Symptoms, diagnosis and prevalence
Mood disorders are the most frequently occurring psychopathologies and the risk of developing one is around 9%. In 1998, nine million Britons sought help from their GPs for depression (British Psychological Society, 2000).
The main diagnostic reference of mental health professionals in the UK is the Diagnostic and Statistical Manual of Mental Disorders (DSM-IV). This includes description, diagnostic criteria, treatment, and research findings of the most common mental disorders.
DSM-IV distinguishes between two main categories of mood disorder: unipolar depression and bipolar (manic) depression. This learning module will explore unipolar depression.
Mood disorders differ in degree from 'normal', natural reactions, both in severity, frequency and duration.

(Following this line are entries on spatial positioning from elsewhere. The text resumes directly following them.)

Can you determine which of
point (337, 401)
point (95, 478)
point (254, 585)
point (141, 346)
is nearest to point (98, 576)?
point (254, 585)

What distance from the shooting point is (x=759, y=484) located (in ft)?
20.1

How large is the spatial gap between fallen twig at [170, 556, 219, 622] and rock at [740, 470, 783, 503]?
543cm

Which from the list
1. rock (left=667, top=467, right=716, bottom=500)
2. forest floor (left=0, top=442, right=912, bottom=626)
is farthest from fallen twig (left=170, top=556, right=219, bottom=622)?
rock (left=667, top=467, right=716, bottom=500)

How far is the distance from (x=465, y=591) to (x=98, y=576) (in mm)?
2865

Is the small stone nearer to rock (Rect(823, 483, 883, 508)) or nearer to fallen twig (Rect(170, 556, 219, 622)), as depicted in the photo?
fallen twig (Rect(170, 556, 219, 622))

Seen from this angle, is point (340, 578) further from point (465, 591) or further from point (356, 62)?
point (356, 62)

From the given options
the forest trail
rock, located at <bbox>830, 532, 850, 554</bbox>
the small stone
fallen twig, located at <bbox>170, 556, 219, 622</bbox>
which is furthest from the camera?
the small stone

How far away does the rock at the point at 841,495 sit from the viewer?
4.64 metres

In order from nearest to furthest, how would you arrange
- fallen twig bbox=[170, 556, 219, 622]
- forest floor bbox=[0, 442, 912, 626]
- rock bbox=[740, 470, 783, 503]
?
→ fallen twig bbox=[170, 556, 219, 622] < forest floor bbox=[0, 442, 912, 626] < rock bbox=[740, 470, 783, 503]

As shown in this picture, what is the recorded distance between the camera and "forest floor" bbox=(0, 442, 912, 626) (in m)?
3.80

They are different from the general emotional experience of the 'ups and downs' of life.
This is the most common form of depression and has been referred to as the 'common cold' of psychiatry, the most common psychological problem that people face (Seligman, 1973).
The symptoms of major depressive episode can be classified by type: emotional, motivational, behavioural, cognitive and physical symptoms (Comer, 1998).
- Emotional symptoms: Feeling intensely unhappy, guilty, finds little or no enjoyment in anything.
- Cognitive symptoms: Frequent negative views of self, faulty attribution of blame (blame themselves), low self-esteem and irrational hopelessness.
- Motivational symptoms: Lack of drive, initiative, determination and difficulty in making decisions.
- Somatic symptoms: Disturbed appetite, weight and sleep, loss of energy, restlessness.
Unipolar depression can present four types of symptoms. The DSM-IV states that either depressed mood, plus at least four symptoms (from those above) must be present during the same two week period for the diagnosis to be made.
There is at least five percent lifetime risk of developing unipolar depression. It appears cross-culturally, but is diagnosed twice as often for women.